Le système de recharge est une fonctionnalité supplémentaire de la borne, qui permettrait aux utilisateurs de recharger leur portable en même temps que de remettre du temps d’utilisation.

Enfin l’afficheur LED permettrait de rendre visible le temps d’utilisation restant des portables posées sur la borne.

 

Fonctionnalités de l’application

La fonctionnalité principale de l’application serait bien-sûr sa capacité à bloquer toutes ou partie des fonctionnalités du smartphone. Il sera en effet possible de sélectionner les applications dont l’application Hypn bloquera la fonction.

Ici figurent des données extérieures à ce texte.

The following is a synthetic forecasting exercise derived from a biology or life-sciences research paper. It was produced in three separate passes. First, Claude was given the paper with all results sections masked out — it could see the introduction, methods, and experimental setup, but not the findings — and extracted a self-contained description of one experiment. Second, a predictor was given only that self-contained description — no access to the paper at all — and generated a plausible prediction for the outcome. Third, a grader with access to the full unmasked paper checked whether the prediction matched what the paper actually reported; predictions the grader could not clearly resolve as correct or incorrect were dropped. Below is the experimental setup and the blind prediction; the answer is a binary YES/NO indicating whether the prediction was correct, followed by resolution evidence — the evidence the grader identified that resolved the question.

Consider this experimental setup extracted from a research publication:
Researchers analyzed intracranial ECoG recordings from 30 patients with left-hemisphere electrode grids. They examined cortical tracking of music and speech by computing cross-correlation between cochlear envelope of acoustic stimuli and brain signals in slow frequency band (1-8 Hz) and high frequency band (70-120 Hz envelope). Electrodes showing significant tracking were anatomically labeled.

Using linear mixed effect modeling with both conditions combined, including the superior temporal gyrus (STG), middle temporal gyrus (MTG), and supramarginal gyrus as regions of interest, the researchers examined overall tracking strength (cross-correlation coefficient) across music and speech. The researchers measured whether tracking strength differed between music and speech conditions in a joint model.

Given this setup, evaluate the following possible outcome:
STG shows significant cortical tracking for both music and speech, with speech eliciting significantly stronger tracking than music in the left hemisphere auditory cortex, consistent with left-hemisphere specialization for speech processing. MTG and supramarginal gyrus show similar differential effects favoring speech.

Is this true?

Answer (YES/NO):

L’enfant pourra également consulter le temps d’utilisation qu’il lui reste grâce au minuteur affiché sur la page d’accueil de l’application.

Les parents auront accès aux paramètres de l’application directement depuis l’application présente sur le portable de leur enfant. Ces paramètres seront protégés par un code secret afin d’assurer que l’enfant ne puisse pas les changer seul.

Lors de la configuration de l’application, elle enregistrera grâce à un premier contact l’identité du tag NFC présent sur la borne. À chaque nouveau contact avec la borne, le minuteur interne se remplira.

 

 

Use case typiques de la solution

Use case enfant 1

Nicolas, 12 ans, rentre du collège à 18h30. Il se met sur son lit et regarde la dernière vidéo de Mcfly et Carlito. Oh zut ! Cela fait déjà 30 minutes. Son téléphone se bloque. Nicolas le pose sur la borne et commence ses devoirs. Au bout d’une heure, son temps d’utilisation est rechargé de 30 minutes. Il peut regarder les autres vidéos de ses youtubers préférés.

 

Use case enfant 2

Il est passé 21h. Les parents de Julie, 11 ans, ont décidé qu’à partir de cette heure-ci, il ne fallait pas qu’elle passe trop de temps sur son téléphone. Julie peut encore filmer sa dernière chorégraphie sur sa chanson préférée pour la mettre sur TikTok mais ne peut plus recharger son téléphone sur la borne. Mince ! Ça y est, Julie a épuisé son temps d’utilisation. Elle prend donc son livre et lit avant d’aller dormir. Le lendemain matin, son téléphone est débloqué avant d’aller en cours. Elle peut montrer dans la cour de récréation sa dernière création à ses copines.

 

Use case parent

Nathalie et Maxime trouvent que leur enfant Julien, 13 ans, passe encore trop de temps à jouer aux jeux vidéos sur son smartphone à la maison. Ils ont décidé d’instaurer plus de règles. Pour cela, ils ouvrent l’application sur le smartphone de leur fils et accèdent aux paramètres par leur code secret. Ils choisissent de diminuer le temps d’utilisation du téléphone à 20 minutes et laissent les 1h déjà définies pour recharger ces 20 minutes. Ils valident ces changements et redonnent à Julien son téléphone.

 

 

Bibliographie

[1]

J.-Y. Alric, « Les enfants ont accès aux smartphones de plus en plus tôt (et ce n’est pas sans risque) », Presse-citron, nov. 02, 2019. https://www.presse-citron.net/les-enfants-ont-acces-aux-smartphones-de-plus-en-plus-tot-et-ce-nest-pas-sans-risque/ (consulté le nov. 16, 2020).

[2]

M.Voisin, « L’enfant et les écrans : regard du pédiatre », Académie des Sciences et Lettres de Montpellier. https://www.ac-sciences-lettres-montpellier.fr/academie_edition/fichiers_conf/VOISIN-2016.pdf

 

[3]

Dr Oliver Laplace, «Pourquoi et comment protéger les yeux d’un enfant face à un écran», 16 janvier 2018.

https://www.lamutuellegenerale.fr/le-mag-sante/prevention/pourquoi-et-comment-proteger-les-yeux-des-enfants-face-un-ecran-u.html

[4]

J.-F. Bach, O. Houdé, et P. Léna, L’enfant et les écrans. Un Avis de l’Académie des sciences. Le Pommier, 2015.